Ultrahigh-resolution spectroscopy of the A1Au←X1Ag transition of trans-glyoxal

Abstract

Doppler-free two-photon absorption spectra of the A1Au(v7=1)←X1Ag(v=0) transition of trans-glyoxal and the effects of magnetic fields up to 14 kG are measured. The absolute energies of transition lines are measured with accuracy better than 0.000 03 cm−1, and T0 is determined to be 22 206.749 43 cm−1. From the analysis of the perturbed A1Au and perturbing a3Au levels, the hyperfine constant of the deperturbed a3Au level is determined to be 88 MHz. The magnetic moment of the a3Au level is determined to be 0.86μB from the magnitude of Zeeman splitting of a hyperfine component. From an analysis of the Zeeman splittings of unperturbed levels, which are transitions to the A1Au state and where no appreciable energy shifts are observed, the 13Bu state is shown to be slightly mixed into the 11Au state: |A1Au〉≃|11Au〉+0.02|13Bu〉. The perturbation between the A1Au(v7=1(au)) and a3Au(v′(au)) levels is shown to occur through the vibronic interaction between the mixed 13Bu(v″(au)) and the a3Au(v′(au)) states.
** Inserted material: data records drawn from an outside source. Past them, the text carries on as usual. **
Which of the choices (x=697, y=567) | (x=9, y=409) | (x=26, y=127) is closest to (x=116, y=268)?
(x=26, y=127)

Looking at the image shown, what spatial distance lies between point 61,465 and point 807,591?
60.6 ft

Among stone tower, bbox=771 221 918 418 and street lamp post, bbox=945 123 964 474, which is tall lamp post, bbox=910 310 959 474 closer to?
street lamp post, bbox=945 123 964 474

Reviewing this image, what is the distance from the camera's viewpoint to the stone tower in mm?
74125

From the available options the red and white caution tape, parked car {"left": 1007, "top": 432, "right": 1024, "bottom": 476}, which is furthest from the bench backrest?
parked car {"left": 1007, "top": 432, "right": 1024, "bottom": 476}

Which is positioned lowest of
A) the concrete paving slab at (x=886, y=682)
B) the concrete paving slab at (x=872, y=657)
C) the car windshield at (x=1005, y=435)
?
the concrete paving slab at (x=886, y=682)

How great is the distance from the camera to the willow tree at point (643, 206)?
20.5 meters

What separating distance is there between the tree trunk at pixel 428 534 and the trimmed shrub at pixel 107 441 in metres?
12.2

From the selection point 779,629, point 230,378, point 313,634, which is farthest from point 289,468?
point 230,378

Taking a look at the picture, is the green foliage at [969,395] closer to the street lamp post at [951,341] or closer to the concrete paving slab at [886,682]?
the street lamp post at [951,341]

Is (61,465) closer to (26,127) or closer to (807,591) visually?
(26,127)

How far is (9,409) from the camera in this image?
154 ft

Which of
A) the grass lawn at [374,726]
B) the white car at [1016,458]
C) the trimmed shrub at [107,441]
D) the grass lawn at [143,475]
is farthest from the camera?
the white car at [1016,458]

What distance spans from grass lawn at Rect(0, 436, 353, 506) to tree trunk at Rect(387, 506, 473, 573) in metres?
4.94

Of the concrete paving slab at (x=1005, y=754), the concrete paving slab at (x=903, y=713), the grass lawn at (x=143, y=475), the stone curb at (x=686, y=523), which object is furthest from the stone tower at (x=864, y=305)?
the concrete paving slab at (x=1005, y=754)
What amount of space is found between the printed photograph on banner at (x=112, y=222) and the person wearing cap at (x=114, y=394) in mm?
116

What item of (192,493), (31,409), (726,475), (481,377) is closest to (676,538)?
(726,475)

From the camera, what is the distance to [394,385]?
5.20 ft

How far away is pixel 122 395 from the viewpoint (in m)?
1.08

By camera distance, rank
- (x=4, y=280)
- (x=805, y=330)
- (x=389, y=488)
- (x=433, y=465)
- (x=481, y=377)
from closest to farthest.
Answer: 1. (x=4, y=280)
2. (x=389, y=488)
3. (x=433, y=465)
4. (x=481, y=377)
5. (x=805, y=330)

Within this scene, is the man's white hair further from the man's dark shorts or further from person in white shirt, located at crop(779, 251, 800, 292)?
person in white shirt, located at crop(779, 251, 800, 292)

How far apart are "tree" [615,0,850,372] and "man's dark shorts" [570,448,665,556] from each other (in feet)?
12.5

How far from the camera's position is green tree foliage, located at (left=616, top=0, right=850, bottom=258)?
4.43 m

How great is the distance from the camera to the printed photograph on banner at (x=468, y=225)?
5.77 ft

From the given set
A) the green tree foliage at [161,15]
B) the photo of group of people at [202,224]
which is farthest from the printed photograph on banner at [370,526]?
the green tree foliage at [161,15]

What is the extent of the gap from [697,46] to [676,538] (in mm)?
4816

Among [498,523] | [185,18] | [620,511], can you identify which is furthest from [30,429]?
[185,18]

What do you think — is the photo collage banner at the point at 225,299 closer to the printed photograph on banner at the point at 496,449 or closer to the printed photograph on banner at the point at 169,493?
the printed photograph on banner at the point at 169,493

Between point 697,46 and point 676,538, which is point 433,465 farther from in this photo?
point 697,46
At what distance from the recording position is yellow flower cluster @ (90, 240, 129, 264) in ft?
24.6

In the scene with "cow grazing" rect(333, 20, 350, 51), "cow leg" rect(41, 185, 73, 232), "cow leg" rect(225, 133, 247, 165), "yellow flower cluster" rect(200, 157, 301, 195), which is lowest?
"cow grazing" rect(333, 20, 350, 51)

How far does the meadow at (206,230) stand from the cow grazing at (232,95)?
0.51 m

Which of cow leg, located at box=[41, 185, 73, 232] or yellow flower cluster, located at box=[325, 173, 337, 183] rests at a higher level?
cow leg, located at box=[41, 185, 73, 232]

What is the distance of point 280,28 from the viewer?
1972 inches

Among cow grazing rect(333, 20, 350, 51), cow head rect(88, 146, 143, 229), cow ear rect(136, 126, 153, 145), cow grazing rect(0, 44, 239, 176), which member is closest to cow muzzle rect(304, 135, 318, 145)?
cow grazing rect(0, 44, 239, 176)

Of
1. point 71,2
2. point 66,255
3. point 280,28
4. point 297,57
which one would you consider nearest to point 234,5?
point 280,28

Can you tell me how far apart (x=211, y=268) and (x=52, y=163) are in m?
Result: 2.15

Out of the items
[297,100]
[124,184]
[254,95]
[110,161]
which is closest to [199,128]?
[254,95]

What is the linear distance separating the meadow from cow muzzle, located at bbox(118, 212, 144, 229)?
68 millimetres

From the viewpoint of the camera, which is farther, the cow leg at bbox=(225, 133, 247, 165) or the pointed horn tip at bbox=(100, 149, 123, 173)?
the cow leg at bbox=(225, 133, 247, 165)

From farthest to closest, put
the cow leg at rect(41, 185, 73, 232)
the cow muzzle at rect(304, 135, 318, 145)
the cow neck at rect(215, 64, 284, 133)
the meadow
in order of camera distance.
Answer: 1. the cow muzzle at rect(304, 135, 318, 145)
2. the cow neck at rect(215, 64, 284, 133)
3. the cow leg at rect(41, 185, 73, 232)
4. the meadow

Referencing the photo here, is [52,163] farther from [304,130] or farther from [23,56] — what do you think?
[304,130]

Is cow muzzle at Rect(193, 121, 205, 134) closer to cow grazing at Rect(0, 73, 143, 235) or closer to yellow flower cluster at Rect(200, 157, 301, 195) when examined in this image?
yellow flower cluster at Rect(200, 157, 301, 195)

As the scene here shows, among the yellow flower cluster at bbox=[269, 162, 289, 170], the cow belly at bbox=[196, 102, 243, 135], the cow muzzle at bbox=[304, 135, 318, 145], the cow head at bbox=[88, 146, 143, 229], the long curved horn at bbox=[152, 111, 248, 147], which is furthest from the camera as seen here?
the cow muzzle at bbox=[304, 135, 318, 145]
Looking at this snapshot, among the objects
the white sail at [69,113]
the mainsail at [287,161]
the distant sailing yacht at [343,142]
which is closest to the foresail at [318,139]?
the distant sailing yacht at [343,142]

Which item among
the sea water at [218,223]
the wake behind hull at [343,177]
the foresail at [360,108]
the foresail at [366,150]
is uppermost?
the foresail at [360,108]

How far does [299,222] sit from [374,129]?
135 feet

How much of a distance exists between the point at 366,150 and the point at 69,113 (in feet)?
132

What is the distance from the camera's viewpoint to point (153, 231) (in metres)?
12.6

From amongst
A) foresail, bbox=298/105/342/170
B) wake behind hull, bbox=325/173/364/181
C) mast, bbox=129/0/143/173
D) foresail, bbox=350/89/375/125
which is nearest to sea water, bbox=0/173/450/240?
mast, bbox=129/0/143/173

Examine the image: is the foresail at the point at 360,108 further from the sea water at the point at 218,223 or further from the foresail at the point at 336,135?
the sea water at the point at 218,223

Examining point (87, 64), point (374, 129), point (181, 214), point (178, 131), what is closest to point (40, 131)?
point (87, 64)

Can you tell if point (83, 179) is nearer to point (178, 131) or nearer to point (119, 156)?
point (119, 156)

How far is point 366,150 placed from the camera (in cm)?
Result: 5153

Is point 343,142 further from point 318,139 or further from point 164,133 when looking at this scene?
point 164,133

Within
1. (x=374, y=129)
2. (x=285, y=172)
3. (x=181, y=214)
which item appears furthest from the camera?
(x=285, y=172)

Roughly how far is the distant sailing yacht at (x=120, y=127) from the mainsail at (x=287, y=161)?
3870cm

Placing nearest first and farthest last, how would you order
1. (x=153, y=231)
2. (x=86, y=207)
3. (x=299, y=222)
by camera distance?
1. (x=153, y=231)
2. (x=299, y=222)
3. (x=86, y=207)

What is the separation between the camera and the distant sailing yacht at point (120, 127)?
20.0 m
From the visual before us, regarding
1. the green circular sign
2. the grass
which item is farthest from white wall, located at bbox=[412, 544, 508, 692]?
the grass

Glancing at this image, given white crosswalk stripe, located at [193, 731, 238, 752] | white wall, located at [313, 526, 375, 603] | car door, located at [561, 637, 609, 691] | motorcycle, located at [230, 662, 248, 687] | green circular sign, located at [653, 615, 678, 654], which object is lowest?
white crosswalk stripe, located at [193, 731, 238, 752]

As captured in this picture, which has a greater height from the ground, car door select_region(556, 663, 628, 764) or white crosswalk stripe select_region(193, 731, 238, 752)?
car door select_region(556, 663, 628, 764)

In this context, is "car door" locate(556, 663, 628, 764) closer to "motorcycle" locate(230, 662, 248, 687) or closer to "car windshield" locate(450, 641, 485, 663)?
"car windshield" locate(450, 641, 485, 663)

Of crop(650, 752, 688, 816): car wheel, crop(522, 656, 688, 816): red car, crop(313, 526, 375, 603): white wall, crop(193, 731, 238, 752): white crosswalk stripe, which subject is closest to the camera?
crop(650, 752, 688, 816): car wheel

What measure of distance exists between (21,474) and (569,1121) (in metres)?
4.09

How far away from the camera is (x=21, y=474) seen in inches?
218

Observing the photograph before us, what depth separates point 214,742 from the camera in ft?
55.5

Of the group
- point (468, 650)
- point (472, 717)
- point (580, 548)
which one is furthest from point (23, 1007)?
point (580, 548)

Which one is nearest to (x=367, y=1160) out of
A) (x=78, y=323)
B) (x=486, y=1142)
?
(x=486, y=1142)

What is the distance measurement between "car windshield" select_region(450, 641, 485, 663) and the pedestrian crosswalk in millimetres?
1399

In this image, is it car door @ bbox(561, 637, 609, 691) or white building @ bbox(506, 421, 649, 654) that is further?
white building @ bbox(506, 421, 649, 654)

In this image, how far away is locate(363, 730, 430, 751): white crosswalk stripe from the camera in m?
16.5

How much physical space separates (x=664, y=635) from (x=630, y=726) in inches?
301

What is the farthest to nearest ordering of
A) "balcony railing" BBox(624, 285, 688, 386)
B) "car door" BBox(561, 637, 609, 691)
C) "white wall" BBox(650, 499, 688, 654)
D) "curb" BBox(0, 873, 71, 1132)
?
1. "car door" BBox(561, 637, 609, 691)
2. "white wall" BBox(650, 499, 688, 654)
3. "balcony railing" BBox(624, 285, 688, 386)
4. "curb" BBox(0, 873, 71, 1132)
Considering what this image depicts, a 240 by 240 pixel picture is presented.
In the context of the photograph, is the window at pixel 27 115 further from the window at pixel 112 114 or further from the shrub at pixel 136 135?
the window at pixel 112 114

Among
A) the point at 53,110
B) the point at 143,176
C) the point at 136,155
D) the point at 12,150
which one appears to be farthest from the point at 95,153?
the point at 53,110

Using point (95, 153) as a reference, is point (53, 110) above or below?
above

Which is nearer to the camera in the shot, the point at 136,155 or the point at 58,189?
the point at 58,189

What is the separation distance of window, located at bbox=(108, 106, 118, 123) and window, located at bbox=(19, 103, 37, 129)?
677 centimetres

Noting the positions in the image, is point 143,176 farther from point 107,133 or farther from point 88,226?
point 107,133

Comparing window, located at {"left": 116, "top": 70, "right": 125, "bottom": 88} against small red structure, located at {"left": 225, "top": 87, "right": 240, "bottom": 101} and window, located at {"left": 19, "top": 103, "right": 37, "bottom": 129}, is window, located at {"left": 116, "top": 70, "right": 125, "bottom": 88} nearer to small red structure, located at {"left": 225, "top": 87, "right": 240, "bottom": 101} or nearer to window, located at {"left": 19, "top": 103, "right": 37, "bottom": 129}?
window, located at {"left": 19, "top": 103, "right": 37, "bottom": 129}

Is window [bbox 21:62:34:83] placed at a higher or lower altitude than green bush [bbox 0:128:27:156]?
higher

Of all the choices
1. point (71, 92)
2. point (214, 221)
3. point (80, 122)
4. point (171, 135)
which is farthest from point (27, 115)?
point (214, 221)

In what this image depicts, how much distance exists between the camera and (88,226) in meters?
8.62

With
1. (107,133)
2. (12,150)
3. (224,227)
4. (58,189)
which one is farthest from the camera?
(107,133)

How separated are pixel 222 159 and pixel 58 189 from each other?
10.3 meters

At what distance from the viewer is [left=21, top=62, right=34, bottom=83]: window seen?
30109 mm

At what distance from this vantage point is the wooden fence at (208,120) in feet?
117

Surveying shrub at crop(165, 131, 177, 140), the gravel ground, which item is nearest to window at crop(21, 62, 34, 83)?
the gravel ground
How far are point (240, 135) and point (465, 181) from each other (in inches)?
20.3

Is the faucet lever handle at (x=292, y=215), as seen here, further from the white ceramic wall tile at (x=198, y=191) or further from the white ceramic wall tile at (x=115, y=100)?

The perturbation is appreciable if levels of the A1Au and a3Au states are accidentally close in energy. The energy spacing between levels of the A1Au and a3Au states changes with the magnetic field, and the resulting changes of the perturbation are observed. The mechanism of the intersystem crossing of a chosen single level A1Au(v7=1(au),K,J) is clarified in this study.